The function is in this script https://www.math.ntnu.no/emner/ST2304/2021v/Week04/NormalDistFunctions.R

The estimate of the mean of the differences stays exactly the same as what you got before, because this part has not changed. It is still the mean of the sample. What does change is how we quantify uncertainty. So, how does the estimate of uncertainty change? To find out you need to calculate the confidence intervals.

B3. Calculate the confidence intervals for the estimate of $\hat{\mu}$ using the normal distribution (code below).

## [1] -1.31 -0.98

# Calculate the confidence intervals using a normal distribution 

# First save an object that is the standard error
standard_error_norm <- sd(differences)/sqrt(length(differences))

# Then + or - 1.96 times the standard error from the 
# maximum likelihood estimate
CI_upper <- mean(differences) + 1.96*standard_error_norm
CI_lower <- mean(differences) - 1.96*standard_error_norm

# display the confidence intervals to 2 decimal places
round(c(CI_lower, CI_upper),2)

B4. Compare these confidence intervals those calculated from the t-distribution?

You should have those written down from question A4.

You can also plot the difference confidence intervals. Here we plot them both on the Normal distribution density plot.

We have given you the code to do this - it isn't something you need to memorise but do read the comments if you want to understand what it does.

# First create a plot with the Normal distribution density.
# We use xlim and ylim to set the limits of our axes to make
# the plot look nicer and be easier to read. 
plot(means, exp(likelihoods.norm-max(likelihoods.norm)), 
     type="l", ylab="Density", xlab="Mean", xlim = c(-3,3), ylim=c(0,1.1))
# We then add a point for the maximum likelihood estimate of the mean.
points(mean(differences), 1, col = "red", pch=16)

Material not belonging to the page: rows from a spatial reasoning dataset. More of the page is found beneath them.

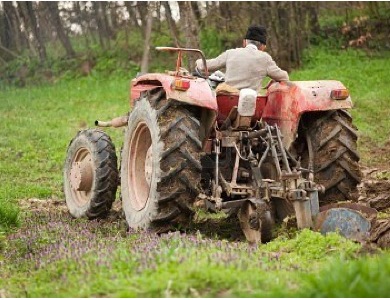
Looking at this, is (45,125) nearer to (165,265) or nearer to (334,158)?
(334,158)

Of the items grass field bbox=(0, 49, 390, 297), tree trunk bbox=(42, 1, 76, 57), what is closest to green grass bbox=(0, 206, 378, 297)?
grass field bbox=(0, 49, 390, 297)

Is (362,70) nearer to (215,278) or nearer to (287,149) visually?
(287,149)

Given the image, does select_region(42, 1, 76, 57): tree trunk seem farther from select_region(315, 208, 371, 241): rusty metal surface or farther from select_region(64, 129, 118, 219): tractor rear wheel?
select_region(315, 208, 371, 241): rusty metal surface

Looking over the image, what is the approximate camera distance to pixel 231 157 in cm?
748

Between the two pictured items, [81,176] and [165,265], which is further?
[81,176]

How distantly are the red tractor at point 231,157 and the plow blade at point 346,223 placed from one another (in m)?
0.01

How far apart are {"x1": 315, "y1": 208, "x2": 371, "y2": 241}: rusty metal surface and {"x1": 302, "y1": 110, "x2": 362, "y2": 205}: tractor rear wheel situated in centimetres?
128

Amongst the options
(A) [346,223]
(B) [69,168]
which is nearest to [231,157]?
(A) [346,223]

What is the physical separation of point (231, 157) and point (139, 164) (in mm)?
1096

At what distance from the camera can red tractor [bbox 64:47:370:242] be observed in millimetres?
6746

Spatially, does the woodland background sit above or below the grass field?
above

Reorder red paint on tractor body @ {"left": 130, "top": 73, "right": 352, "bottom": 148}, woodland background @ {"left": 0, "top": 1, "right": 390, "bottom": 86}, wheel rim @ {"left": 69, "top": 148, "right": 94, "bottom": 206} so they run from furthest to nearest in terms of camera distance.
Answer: woodland background @ {"left": 0, "top": 1, "right": 390, "bottom": 86}, wheel rim @ {"left": 69, "top": 148, "right": 94, "bottom": 206}, red paint on tractor body @ {"left": 130, "top": 73, "right": 352, "bottom": 148}

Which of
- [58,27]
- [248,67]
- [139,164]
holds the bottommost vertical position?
[139,164]

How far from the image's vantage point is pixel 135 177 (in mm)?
7969
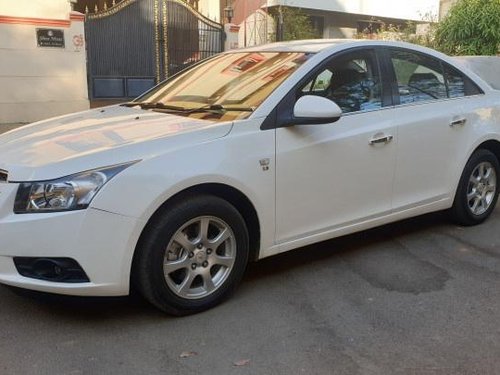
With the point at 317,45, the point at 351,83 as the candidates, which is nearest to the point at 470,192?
the point at 351,83

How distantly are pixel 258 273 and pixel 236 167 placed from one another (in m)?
1.05

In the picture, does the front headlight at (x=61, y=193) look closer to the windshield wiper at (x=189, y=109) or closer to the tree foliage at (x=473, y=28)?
the windshield wiper at (x=189, y=109)

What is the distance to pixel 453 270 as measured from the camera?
4.51 metres

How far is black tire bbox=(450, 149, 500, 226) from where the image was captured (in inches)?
207

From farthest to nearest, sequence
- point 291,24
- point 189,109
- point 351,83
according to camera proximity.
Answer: point 291,24
point 351,83
point 189,109

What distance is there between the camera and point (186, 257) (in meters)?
3.61

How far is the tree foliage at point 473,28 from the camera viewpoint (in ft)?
39.1

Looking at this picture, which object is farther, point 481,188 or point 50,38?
point 50,38

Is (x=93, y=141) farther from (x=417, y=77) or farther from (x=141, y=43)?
(x=141, y=43)

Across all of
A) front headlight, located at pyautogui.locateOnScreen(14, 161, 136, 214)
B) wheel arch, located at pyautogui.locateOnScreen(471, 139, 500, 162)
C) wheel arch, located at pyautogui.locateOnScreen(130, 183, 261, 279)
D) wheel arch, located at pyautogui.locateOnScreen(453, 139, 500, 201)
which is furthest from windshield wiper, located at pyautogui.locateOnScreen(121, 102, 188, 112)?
wheel arch, located at pyautogui.locateOnScreen(471, 139, 500, 162)

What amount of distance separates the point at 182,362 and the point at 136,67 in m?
11.3

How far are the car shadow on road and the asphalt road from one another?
0.04ft

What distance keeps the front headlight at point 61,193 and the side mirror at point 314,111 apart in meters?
1.33

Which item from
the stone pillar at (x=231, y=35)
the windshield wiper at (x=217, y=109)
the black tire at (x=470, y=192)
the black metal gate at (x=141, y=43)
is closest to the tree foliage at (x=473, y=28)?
the stone pillar at (x=231, y=35)
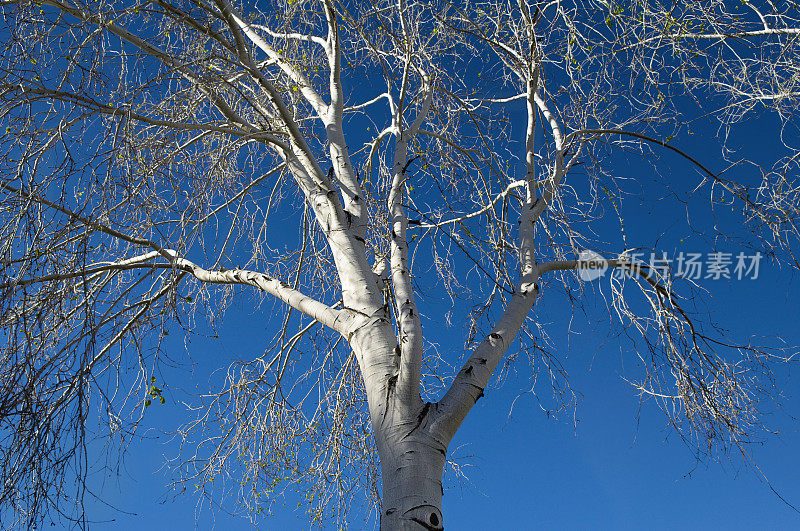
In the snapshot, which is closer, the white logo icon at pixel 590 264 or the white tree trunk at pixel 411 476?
the white tree trunk at pixel 411 476

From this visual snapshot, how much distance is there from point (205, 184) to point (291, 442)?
2962 mm

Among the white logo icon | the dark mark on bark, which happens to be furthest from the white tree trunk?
the white logo icon

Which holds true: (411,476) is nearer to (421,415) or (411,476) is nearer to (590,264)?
(421,415)

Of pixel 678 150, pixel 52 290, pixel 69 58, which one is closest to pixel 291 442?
pixel 52 290

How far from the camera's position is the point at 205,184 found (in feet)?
11.5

# Then add the t-distribution confidence intervals in red
abline(v = c(confint(t_test1)[1], confint(t_test1)[2]), col = "red")
# and the Normal distribution confidence intervals in blue
abline(v = c(CI_lower, CI_upper), col = "blue")

# The final step is a legend to explain the colour scheme
# bty = 'n' just means there will be no box around the legend
# the first argument gives the location of the legend
# then the labels
# lty = line type to display
# col = colours
legend("topright", c("Normal CI", "t CI"), bty = "n",
       lty= c(1,1), col = c("blue", "red"))

plot of chunk unnamed-chunk-16

B5. Now you have tried the Normal distribution, do you think the Normal distribution is a good model for the uncertainty in your parameter estimate? Why/Why not In what situation might it become better?

B6. Consider the Normal distribution confidence intervals. If you use these only, would it change your decision to run or stay (question A5)? Explain your answer

Part C: Reflection

When modelling, it is always important to consider how good our model and our data are.

C1. What other data might you want to improve your decision making? Could there be any problems with the current study design?

Part D: Feedback

D1. How do you think this exercise went? What do you think your group did well, what was a challenge? (2 examples of each)

D2. What do you think you improved from last week?

D3. What would you like feedback on this week?